Les temps sont tristes, et même un peu angoissants. Nous ne savons plus où nous en sommes : on sort à peine d’une pandémie que nous voilà déjà dans une guerre. Il paraît même qu’il y aurait une élection présidentielle bientôt. Surtout, ce qui devient pesant, c’est le bruit de fond des commentaires incessants. Les mots se dévaluent et leur sens est détourné. Les connotations confuses et imprécises excluent tout second degré, toute poésie, tout humour. On a l’impression de baigner dans une langue morte. Il faut donc d’urgence retrouver le plaisir du texte, c’est-à-dire d’une littérature qui ne s’inspire pas trop du réel mais qui joue avec lui, le détourne, le subvertit, le décale. Nous avons besoin, plus que jamais, de l’humour d’un Marcel Aymé ou d’un Raymond Queneau, nous avons besoin de fables insolentes et gratuites qui n’ont aucune démonstration à nous vendre, aucune morale à nous imposer, aucun catéchisme à nous faire répéter.

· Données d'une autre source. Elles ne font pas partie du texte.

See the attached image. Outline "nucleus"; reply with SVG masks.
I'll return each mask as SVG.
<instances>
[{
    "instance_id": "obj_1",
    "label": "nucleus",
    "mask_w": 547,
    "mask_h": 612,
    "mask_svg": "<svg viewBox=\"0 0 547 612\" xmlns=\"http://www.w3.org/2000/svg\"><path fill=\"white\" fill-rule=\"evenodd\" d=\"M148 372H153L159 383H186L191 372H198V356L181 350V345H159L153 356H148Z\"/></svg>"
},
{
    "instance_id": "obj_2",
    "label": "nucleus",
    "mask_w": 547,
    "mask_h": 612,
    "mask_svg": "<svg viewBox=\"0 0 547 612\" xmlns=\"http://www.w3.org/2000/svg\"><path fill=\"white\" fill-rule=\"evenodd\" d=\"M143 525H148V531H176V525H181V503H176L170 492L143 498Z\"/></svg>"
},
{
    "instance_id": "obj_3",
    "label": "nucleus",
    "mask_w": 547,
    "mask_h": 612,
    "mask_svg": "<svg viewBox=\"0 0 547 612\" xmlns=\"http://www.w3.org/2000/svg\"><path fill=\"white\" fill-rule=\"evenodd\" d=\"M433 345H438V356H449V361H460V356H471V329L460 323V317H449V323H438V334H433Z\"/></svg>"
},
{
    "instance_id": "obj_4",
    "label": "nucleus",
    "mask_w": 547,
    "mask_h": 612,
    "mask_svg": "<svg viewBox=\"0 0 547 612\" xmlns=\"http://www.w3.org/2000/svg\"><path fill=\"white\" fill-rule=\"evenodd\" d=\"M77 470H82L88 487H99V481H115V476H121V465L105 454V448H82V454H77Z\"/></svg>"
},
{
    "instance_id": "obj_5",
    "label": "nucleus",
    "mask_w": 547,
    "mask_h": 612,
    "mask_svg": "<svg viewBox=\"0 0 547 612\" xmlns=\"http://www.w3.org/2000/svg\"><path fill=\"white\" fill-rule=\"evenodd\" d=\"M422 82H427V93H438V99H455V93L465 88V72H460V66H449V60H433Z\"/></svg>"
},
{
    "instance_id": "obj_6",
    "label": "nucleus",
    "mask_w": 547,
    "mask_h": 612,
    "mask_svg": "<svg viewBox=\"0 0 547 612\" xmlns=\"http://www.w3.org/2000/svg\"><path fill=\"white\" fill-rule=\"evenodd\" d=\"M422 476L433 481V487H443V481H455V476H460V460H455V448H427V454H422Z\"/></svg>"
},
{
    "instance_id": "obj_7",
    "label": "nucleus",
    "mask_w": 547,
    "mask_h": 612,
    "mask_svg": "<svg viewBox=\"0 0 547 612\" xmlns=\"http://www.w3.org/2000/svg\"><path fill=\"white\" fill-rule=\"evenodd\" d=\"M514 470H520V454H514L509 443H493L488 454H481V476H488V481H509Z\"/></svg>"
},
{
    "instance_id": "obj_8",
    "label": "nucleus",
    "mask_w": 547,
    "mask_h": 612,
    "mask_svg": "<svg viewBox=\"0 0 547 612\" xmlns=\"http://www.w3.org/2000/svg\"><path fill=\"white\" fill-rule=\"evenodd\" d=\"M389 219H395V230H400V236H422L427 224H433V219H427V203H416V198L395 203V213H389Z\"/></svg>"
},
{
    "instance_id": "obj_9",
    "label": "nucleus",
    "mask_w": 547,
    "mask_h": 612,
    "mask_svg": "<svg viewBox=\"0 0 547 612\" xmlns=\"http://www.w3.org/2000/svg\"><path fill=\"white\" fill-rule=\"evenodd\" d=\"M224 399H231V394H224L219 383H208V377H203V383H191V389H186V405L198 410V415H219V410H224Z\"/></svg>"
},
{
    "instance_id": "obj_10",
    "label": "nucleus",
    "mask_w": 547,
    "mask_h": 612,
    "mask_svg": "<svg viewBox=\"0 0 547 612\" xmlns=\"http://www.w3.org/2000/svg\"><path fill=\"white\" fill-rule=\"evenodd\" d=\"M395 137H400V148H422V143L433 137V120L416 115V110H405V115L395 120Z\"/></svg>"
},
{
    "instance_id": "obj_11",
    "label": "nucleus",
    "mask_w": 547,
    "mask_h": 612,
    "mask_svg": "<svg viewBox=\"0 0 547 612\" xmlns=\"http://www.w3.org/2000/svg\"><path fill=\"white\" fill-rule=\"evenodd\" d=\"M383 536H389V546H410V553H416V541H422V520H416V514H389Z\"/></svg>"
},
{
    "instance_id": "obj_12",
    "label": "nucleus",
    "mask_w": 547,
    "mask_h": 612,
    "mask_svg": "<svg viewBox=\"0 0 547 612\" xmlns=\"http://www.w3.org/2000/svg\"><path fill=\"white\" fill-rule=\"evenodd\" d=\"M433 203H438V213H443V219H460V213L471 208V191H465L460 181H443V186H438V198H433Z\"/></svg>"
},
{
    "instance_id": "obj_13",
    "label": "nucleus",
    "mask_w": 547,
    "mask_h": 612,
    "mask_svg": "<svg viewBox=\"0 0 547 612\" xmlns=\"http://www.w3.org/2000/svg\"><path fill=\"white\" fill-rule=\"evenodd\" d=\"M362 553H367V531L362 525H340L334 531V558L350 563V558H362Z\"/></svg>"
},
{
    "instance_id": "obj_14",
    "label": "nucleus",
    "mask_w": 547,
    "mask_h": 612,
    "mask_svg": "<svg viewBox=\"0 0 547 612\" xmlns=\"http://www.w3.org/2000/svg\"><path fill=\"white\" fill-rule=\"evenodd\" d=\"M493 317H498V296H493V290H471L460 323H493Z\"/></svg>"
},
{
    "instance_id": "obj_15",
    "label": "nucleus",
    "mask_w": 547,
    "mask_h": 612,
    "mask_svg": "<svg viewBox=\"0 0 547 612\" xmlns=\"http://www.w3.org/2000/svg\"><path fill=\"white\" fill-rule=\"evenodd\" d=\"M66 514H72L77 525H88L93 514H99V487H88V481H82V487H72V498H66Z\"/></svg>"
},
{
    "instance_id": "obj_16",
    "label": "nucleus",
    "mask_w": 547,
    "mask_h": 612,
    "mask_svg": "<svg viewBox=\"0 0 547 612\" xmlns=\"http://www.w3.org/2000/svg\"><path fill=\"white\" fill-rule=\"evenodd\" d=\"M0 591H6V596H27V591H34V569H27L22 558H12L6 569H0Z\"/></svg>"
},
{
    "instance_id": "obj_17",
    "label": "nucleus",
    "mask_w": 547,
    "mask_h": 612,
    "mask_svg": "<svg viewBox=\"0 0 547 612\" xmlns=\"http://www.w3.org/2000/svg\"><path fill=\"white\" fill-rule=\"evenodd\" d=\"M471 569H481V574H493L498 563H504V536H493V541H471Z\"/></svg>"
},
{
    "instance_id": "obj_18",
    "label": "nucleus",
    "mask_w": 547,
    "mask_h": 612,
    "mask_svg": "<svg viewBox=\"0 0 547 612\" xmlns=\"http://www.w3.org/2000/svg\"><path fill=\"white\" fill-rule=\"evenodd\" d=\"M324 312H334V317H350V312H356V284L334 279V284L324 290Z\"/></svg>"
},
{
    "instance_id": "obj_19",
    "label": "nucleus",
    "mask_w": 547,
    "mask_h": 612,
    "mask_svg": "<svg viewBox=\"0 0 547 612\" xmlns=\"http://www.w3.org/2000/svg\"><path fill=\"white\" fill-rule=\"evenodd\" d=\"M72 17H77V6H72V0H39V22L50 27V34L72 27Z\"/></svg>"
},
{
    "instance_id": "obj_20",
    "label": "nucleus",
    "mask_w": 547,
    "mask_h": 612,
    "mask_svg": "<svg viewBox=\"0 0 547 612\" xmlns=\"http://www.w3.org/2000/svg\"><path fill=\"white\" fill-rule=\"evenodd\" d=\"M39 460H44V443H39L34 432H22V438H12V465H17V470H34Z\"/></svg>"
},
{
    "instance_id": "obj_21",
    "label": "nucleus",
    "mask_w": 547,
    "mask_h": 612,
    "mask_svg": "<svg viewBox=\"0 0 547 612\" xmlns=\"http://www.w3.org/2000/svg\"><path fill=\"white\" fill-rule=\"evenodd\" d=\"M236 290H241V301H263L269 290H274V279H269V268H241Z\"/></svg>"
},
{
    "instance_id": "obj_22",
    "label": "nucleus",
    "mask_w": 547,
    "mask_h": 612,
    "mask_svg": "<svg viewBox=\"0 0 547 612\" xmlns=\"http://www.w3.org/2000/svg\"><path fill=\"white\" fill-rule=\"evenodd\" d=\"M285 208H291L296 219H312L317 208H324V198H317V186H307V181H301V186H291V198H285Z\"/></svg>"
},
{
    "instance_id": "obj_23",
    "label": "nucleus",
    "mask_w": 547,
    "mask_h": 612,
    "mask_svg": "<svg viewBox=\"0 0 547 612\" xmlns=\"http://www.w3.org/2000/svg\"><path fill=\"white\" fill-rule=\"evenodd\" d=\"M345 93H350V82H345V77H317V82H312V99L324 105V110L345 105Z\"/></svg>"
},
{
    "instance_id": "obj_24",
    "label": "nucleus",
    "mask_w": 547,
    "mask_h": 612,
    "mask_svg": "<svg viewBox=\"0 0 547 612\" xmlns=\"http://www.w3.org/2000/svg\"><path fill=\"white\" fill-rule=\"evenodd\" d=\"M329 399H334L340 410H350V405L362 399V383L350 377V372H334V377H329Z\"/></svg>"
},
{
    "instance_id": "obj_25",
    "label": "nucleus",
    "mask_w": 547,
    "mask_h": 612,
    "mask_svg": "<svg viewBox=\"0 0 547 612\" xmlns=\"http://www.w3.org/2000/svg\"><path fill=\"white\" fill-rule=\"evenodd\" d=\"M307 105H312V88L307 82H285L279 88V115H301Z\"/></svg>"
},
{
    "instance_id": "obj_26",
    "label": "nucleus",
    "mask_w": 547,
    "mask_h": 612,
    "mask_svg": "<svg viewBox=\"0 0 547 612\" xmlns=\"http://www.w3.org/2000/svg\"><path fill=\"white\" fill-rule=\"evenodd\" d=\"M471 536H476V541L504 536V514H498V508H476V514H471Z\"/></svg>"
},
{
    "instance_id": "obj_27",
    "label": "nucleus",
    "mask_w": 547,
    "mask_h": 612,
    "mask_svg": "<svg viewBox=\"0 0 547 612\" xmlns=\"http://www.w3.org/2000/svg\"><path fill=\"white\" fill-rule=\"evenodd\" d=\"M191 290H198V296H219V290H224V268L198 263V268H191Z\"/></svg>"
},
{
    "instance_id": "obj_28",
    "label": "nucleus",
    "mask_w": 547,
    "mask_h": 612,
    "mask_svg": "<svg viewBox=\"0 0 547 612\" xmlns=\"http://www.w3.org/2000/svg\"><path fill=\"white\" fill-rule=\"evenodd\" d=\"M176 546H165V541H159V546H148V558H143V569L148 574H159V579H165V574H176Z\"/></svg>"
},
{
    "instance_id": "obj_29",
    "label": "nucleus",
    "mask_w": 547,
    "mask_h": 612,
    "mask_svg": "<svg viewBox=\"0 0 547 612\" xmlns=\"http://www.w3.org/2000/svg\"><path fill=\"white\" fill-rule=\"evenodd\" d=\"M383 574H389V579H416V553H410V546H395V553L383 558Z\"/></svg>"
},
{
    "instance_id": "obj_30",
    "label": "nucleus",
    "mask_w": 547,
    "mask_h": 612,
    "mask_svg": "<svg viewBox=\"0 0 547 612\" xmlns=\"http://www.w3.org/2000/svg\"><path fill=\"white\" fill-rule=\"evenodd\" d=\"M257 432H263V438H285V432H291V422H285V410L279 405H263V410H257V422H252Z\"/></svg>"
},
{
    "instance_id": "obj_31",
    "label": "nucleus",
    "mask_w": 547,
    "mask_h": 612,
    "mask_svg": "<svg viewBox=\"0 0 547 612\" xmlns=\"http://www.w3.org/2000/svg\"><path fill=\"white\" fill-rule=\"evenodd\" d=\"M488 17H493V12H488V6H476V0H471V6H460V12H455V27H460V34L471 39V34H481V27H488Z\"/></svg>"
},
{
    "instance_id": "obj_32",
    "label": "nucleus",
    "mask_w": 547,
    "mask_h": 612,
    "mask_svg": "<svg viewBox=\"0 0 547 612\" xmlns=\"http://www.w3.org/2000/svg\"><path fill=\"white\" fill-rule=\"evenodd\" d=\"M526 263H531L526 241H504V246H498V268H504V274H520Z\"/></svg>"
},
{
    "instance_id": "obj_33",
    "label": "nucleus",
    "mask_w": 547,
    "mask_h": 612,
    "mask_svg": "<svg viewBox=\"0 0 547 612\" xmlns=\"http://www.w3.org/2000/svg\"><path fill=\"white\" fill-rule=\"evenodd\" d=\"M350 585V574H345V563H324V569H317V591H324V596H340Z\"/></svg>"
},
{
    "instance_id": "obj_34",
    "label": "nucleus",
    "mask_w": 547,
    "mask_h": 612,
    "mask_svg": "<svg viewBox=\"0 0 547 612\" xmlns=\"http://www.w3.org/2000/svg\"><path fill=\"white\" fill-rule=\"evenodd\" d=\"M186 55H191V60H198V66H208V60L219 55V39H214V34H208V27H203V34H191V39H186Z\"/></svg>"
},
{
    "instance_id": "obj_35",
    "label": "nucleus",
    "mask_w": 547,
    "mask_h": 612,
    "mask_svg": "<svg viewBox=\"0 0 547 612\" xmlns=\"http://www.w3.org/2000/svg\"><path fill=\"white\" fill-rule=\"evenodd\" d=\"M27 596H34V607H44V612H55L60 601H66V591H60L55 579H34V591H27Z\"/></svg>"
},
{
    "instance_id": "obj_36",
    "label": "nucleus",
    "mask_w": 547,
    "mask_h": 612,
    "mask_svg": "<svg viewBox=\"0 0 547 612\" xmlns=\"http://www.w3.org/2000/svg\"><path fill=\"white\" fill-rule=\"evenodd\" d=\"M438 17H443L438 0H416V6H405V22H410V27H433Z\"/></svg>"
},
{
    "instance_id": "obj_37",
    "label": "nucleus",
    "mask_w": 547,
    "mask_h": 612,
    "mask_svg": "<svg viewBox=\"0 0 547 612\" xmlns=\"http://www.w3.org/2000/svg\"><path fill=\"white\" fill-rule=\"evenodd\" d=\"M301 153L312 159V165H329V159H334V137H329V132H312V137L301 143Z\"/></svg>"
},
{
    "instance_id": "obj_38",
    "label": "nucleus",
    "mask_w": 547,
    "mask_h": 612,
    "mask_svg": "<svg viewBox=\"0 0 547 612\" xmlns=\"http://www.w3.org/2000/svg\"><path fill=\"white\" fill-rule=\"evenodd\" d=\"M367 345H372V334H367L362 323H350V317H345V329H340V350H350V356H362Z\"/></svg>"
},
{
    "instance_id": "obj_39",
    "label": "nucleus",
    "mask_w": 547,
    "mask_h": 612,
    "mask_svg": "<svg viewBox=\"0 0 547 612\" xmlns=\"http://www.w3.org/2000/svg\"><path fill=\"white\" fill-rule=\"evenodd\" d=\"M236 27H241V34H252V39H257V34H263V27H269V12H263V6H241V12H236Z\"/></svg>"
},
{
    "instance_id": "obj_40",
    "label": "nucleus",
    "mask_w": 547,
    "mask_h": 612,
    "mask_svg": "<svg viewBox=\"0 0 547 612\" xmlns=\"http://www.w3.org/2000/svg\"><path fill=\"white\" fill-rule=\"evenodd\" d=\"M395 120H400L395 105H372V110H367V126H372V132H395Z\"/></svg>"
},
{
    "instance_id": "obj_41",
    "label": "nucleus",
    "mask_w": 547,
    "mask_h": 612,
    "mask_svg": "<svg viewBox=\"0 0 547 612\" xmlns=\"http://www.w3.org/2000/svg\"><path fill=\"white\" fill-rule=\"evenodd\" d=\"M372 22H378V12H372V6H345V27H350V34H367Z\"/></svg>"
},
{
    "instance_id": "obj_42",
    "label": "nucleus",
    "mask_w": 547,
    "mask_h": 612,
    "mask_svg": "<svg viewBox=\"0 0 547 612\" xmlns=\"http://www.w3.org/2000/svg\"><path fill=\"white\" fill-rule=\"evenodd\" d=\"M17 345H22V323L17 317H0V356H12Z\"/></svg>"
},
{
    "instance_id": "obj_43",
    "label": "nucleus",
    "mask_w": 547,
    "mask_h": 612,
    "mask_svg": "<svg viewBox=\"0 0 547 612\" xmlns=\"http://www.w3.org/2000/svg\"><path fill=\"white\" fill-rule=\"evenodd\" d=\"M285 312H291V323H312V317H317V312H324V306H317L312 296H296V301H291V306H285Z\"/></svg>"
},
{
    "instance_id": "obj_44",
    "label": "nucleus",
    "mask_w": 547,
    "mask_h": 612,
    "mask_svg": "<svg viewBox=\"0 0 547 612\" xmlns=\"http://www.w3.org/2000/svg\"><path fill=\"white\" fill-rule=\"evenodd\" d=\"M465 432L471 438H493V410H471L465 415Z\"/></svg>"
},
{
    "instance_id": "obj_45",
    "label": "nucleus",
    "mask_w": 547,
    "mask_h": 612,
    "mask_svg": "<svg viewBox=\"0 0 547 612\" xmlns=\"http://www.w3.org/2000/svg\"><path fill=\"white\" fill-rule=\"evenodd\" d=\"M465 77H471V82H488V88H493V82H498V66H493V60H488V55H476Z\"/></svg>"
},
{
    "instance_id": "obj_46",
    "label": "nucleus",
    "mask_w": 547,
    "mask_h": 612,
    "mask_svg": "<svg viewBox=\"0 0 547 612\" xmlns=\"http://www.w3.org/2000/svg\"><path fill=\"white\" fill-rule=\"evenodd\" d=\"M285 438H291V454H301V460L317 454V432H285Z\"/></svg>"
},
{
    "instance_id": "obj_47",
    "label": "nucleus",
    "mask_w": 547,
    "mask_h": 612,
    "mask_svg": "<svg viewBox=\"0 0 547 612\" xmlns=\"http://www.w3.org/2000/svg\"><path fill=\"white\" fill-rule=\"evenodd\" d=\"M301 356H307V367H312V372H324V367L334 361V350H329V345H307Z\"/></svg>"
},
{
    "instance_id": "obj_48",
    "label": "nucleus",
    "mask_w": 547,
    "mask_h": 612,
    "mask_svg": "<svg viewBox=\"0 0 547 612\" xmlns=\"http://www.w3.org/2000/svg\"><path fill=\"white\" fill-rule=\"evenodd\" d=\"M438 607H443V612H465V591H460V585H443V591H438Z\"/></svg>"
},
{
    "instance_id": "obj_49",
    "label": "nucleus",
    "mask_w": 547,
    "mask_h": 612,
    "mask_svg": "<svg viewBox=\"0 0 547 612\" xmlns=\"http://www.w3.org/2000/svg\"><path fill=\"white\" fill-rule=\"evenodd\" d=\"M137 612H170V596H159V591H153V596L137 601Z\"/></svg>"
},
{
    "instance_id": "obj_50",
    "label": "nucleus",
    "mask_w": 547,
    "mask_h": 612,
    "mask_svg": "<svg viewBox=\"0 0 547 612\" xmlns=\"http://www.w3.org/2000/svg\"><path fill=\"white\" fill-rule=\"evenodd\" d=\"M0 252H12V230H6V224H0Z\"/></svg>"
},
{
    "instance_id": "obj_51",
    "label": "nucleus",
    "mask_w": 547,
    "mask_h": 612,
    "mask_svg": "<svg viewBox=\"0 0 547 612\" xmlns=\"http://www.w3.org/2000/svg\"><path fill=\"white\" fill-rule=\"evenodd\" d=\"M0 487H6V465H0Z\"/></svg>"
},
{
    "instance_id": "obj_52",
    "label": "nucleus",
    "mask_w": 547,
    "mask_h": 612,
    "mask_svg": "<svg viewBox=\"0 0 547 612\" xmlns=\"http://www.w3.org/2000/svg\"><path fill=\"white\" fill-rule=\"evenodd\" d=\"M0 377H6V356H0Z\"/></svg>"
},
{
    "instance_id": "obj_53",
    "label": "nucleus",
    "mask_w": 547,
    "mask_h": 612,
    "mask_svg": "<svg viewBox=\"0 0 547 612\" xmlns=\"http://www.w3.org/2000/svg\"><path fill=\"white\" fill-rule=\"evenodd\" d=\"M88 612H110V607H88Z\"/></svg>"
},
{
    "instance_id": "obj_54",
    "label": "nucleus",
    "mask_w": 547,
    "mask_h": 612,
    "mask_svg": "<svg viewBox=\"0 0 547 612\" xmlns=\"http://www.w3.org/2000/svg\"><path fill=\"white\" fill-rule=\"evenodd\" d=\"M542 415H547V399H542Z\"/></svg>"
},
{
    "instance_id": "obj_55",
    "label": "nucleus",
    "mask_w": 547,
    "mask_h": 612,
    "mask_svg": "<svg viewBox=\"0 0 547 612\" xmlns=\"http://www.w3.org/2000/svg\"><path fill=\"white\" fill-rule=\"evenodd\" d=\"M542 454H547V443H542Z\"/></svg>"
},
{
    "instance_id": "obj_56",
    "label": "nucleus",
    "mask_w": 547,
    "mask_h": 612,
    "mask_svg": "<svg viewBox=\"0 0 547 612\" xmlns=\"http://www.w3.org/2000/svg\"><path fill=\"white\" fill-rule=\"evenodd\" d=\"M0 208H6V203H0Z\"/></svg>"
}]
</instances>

Consolation : il est possible de la retrouver assez vite, cette littérature. Il y a des écrivains qui persistent avec une obstination digne d’éloges à parler d’autre chose, à se livrer à des tours de magie, à inventer des paysages comme on invente des trésors. Des écrivains qui savent encore jouer, comme les enfants. Ils n’ont pas forcément grande presse : la gaieté n’est pas de saison.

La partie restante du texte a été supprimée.